You know what, it's Romero, even if some people in the audience don't know it. Even the book from which I'm drawing today's stories, The Living Dead edited by John Joseph Adams has the words "When there's no more room in Hell, the dead will walk the Earth", which is obviously Romero's line, written across the back cover. It has no direct reason to be associated with this out of several dozen zombie story anthologies, but there it is, because that line is the true explanation of every zombie outbreak we've read about or seen on film since 1968.

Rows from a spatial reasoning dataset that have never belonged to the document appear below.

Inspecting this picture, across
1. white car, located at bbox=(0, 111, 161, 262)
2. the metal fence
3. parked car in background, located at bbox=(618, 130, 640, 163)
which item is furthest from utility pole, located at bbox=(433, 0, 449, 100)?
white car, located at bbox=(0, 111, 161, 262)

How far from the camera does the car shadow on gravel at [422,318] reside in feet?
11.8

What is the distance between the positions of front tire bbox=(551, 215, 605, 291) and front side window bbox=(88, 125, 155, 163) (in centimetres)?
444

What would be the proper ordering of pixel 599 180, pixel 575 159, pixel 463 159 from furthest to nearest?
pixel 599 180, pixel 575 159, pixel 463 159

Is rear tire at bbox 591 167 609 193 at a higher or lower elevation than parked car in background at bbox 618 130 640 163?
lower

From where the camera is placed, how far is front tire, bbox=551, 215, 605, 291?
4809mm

But it's a shame that zombies have come to mean only one thing, undead flesheaters, when they used to have their roots in Voodoo and the occult -- that stuff could still be very interesting and eerie if anybody bothered to do it. Which leads, sort of, to today's first story. It's called "The Song the Zombie Sang" by Harlan Ellison and Robert Silverberg. This one dates back to 1970 -- it first appeared in book form, I believe, in Ellison's collection of collaborative stories called Partners in Wonder, and has been pretty consistently anthologized ever since. For whatever reason, I'm just now getting around to it, despite the long-time love/hate thing I have going with Ellison, and the fact that Silverberg is probably my favorite science fiction novelist. To the point that now, when I think about reading a science fiction novel, I think about Silverberg first, and then go ahead and read Silverberg, to the exclusion of pretty much every other SF novelist you might wish to name. This is my loss, no doubt, but the point is that Silverberg is sort of my ideal when it comes to that genre: thoughtful, imaginative, entertaining, prolific to the point of craziness, but with a variety to his bibliography that most writers with as many books to their name as Silverberg has could not begin to boast. He's even written at least one genuine horror novel, 1973's The Book of Skulls, about a group of college students on a quest to a mysterious desert monastery that supposedly holds the secret of immortality. What seems like a pretty ground-level look at an old SF concept goes pitch black pretty fast, and it's one of the Silverberg novels I've read that lingers most.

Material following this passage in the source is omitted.